[What the exercise asks] Render the listing, from its first line through the line containing "Result: 802" (both included), as a JSON list of strings with one string per line and no blank lines.

··· Extracted entries ···

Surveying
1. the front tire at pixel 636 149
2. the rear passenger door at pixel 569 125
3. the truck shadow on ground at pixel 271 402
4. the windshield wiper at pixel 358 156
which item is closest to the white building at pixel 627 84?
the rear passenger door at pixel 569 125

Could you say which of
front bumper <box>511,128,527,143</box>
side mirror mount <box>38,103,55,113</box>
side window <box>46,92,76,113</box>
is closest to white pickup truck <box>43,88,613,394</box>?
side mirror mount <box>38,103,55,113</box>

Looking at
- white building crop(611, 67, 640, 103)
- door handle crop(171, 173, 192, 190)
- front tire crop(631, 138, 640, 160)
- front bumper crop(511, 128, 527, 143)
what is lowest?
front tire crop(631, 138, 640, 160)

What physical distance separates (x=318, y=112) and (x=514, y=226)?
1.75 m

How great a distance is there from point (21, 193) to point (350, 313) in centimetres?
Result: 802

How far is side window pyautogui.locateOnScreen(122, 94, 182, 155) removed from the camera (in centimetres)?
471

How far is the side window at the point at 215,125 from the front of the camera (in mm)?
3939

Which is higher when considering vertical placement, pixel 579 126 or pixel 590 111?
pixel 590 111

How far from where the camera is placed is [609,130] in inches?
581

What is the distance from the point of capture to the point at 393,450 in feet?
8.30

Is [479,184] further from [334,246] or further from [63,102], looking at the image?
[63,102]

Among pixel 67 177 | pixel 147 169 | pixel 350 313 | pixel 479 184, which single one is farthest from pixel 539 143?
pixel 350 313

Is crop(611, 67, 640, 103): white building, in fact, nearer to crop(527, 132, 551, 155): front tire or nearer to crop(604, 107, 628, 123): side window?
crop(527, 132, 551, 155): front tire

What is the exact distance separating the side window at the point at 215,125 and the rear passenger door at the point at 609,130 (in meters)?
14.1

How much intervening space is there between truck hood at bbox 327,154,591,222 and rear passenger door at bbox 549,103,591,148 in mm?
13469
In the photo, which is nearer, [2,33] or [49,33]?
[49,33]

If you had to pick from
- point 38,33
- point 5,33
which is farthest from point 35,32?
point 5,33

···

[Result of the task]
[
  "Surveying",
  "1. the front tire at pixel 636 149",
  "2. the rear passenger door at pixel 569 125",
  "3. the truck shadow on ground at pixel 271 402",
  "4. the windshield wiper at pixel 358 156",
  "which item is closest to the white building at pixel 627 84?",
  "the rear passenger door at pixel 569 125",
  "Could you say which of",
  "front bumper <box>511,128,527,143</box>",
  "side mirror mount <box>38,103,55,113</box>",
  "side window <box>46,92,76,113</box>",
  "is closest to white pickup truck <box>43,88,613,394</box>?",
  "side mirror mount <box>38,103,55,113</box>",
  "Looking at",
  "- white building crop(611, 67, 640, 103)",
  "- door handle crop(171, 173, 192, 190)",
  "- front tire crop(631, 138, 640, 160)",
  "- front bumper crop(511, 128, 527, 143)",
  "what is lowest?",
  "front tire crop(631, 138, 640, 160)",
  "What physical distance separates (x=318, y=112) and (x=514, y=226)?",
  "1.75 m",
  "How great a distance is there from point (21, 193) to point (350, 313) in centimetres?",
  "Result: 802"
]